Thoughts in the air

Im about to start a 2 week study tour of Israel, and I'm writing in the sky enroute Istanbul.


I've already written pages in my new schnappy journal, but I'll allow a little insight here. 



Im finally to the Holy land, and I want to be moved. I don't even know what that means. But I want to be convicted, inspired and I want to be changed. 



I've run a triathlon of life this year - family, friends, work - three areas that have forced me to develop new muscles, strength and stamina. Painful, exhausting, yet incredibly exciting. But with such intense faith and character development, it's only natural you loose awareness of the world outside your own. 



I've finally come to a place where the dust has begun to settle on those three areas of my life (lest I speak too soon!!) and I'm ready to emerge again.



To feel things outside myself and to be inspired. To be moved deeply. I want to advocate change for a cause that's greater than myself and bigger than my own little world. I want to bring a fire back to Perth in my soul and do SOMETHING, and/or be SOMEONE different. 

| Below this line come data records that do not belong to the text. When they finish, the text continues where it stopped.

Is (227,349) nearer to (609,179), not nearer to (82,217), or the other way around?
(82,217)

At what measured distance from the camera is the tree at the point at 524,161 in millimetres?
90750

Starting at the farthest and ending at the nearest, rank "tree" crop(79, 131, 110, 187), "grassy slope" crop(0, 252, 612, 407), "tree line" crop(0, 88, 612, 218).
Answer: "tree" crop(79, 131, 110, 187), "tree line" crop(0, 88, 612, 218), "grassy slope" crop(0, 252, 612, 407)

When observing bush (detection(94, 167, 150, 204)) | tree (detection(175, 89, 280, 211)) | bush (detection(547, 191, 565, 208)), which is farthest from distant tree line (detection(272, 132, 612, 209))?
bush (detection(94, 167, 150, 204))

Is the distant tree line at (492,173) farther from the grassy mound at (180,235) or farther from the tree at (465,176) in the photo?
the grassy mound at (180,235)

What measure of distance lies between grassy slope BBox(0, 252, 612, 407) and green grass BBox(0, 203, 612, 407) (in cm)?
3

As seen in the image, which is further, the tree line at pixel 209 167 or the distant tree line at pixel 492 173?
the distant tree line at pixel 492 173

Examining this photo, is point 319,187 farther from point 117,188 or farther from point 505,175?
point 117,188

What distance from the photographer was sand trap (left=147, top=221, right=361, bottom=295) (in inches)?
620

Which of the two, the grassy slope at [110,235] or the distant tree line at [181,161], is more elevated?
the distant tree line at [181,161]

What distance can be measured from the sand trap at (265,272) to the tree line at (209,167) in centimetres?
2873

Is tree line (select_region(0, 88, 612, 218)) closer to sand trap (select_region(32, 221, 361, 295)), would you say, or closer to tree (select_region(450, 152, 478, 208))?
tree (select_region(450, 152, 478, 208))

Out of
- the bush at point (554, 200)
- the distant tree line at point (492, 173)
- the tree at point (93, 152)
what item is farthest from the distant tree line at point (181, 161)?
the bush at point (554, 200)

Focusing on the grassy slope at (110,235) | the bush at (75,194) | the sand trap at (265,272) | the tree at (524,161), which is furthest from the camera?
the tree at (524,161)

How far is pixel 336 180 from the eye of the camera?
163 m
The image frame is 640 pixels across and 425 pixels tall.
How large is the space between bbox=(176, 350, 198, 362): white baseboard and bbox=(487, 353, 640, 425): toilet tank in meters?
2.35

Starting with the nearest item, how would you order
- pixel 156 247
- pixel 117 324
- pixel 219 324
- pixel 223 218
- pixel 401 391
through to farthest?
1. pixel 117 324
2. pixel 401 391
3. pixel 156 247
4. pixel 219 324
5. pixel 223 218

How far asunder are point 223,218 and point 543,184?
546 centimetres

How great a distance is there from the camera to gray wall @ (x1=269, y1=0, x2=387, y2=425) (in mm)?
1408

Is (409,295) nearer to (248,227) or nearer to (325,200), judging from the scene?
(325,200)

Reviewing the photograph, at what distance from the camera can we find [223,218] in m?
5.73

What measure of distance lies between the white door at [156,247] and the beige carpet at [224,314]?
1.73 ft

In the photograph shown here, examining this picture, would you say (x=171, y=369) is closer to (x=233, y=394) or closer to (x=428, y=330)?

know that this may not be sustainable. 



I mean how can it? I'm a full time child protection worker, a girlfriend, a house mate, a friend, a sister and a daughter. Juggling those hats bring me up to full capacity alone! 




But I know. If my heart is willing and God is willing - there'll be a way. I'm fairly sure God cares more about achieving whatever purposes I was created to achieve, than I care to actually participate in those purposes! And if I care a lot, well, there shouldn't be a problem then.



So. I guess, Watch this space ... 


We'll see what lies ahead! 
Side note: WEIRD. Leaving Perth and leaving a bit of your heart behind. Well THATS never happened.